『Another REAL 車いすバスケ日本代表はいかにして強くなったのか!?』銀メダル獲得までの軌跡を知れる一冊

2021年に開催された「東京2020パラリンピック」で男子車いすバスケの試合を観戦しましたか?
決勝戦でアメリカに惜しくも敗れはしましたが、車いすバスケ男子日本代表チームは史上初の銀メダルを獲得しました。
本書は、井上雄彦さんが描く車いすバスケ漫画『リアル』の担当編集者を中心とした取材チーム「チームリアル」(市川光治・名古桂士)が、車いすバスケ日本代表を20年以上取材してきた内容になっています。
及川晋平(前日本代表HC)、藤本玲央選手や香西宏昭選手を中心に、2000年シドニーパラリンピックから2022年東京パラリンピックまでの日本車いすバスケ界や日本代表チーム、そのチームを支えるスタッフの証言も交えたものとなっています。
東京パラリンピックをきっかけに車いすバスケを知ったという人、以前から車いすバスケを知っている人、誰でも楽しめる一冊だと思います。
それでは、『Another REAL 車いすバスケ日本代表はいかにして強くなったのか!?』を紹介します。
本書の内容
本書がどういった内容になっているのか、本書のカバー「そで」部分に記載されている紹介文を引用します。
東京パラリンピックで史上初の銀メダルを獲得した車いすバスケ男子日本代表“闘魂ニッポン”

◆ ◆ ◆ ◆

### [課題]
本文によると、東京2020パラリンピックの決勝戦で、車いすバスケ男子日本代表チームはどの国に敗れましたか。

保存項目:
◆ ◆ ◆ ◆

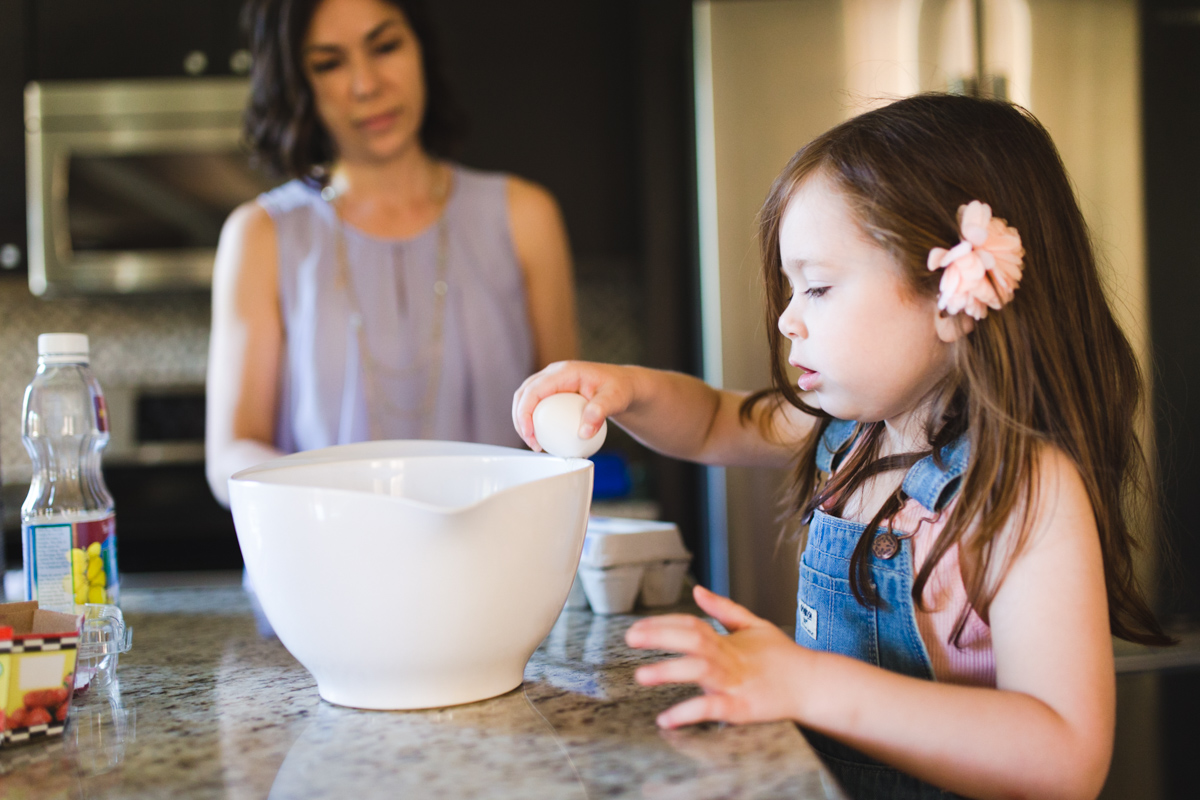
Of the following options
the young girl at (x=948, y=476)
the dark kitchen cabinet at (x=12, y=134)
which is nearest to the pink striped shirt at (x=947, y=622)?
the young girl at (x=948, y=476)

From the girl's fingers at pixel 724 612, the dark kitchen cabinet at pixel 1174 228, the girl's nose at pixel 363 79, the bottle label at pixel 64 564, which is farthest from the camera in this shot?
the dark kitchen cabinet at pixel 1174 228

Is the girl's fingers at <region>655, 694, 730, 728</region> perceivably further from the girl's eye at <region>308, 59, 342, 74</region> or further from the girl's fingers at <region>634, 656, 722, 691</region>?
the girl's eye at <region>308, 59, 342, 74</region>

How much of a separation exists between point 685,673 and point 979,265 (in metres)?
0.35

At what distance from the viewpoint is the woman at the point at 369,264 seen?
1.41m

◆ ◆ ◆ ◆

### [解答]
アメリカです。